I find myself in a ridiculous dance using my land and sea units turn after turn to fence them off, surround them trying to redirect them elsewhere. And as for CSes it's a lost cause mostly because I don't want to permanently station units outside my borders in the numbers necessary.

Where the Missionaries and Prophets are concerned at least I know to buy and keep Inquisitors on hand but I still want to clear them from my borders.

You can "warn" the AI after the fact (Do not spread your religion; Do not settle near me...) but even then it seems to me, particularly with sending Missionaries or Prophets, that they get right back to it pretty quickly.

Must I be resigned to micro-managing them in the way I have been doing or is there a better way - what do some of you do?
 
I just let them be, try to claim settler spots quickly before they do and reconvert cities when necessary. The diplomacy options for these are broken, from what I've heard.
 
Several things have had huge success for me:

  • Get your religion out there fast and early, then fight the battle out away from your own cities. I've barely seen any missionaries/prophets near me in my peaceful games in which I've done this and I picked either the rapid-spreading or the increased distance beliefs. Your own pressure will be more than enough to fight off outside evangelism. I typically rush for non-religious civs and try to convert all nearby ones as the AI targets them first and they act as a buffer.

**Available data**:
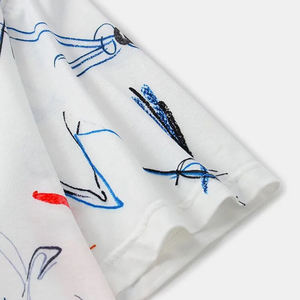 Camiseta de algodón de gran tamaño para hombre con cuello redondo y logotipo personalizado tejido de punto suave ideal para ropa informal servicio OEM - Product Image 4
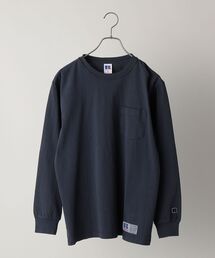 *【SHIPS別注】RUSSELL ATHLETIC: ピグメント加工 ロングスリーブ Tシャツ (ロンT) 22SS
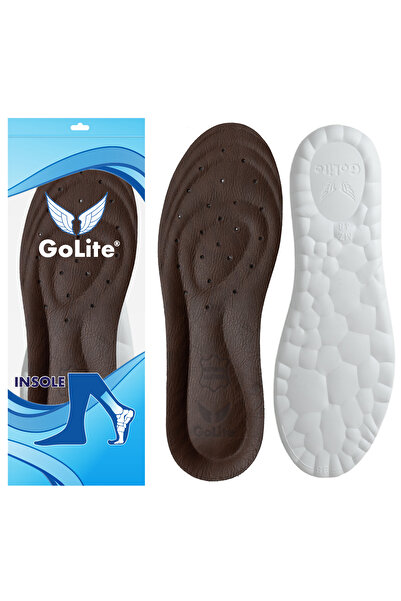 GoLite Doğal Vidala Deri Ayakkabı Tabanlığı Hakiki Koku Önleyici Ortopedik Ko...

**Using the information**:
[A] Reproduce the forum thread on handling AI missionaries, starting at the words "Must I be resigned" and stopping after "what I've heard.".
[B] Resume the forum thread on handling AI missionaries from its last shown sentence.

**Answers below**:
[A]
Must I be resigned to micro-managing them in the way I have been doing or is there a better way - what do some of you do?
 
I just let them be, try to claim settler spots quickly before they do and reconvert cities when necessary. The diplomacy options for these are broken, from what I've heard.

[B]
  • Also, if you want to fight on even footing, I suggest building a big faith output, reducing purchase costs, or increasing missionary/prophet strength (which all do the same thing effectively). It's generally underrated, but if you care a lot, taking the first 3 points of the piety tree is an excellent way to increase faith output, quickly build new shrines/temples, and reduce all faith purchases, all very useful stuff for maintenance. If you care to fill it completely taking the reformation belief evangelism turns your missionaries into unstoppable mini-prophets. Also scoring Mosque of Jenne gives your missionaries a free extra use which is very economical if you are struggling to produce good faith.
  • Also, be on good terms with other religious civs as it makes them less likely to spam you. If you aren't on best-bud terms never give them open borders. all missionaries will die of attrition quickly with just a few turns of dancing in-borders (let them in before you do this so they die)
  • If you have a lot of religious civs nearby you may want to bribe them into hating each other. They will spam each other instead of you if they aren't on good terms, though this reduces the peaceful atmosphere at least it isn't directed at you.

These four things and you may not even need inquisitors in my experience.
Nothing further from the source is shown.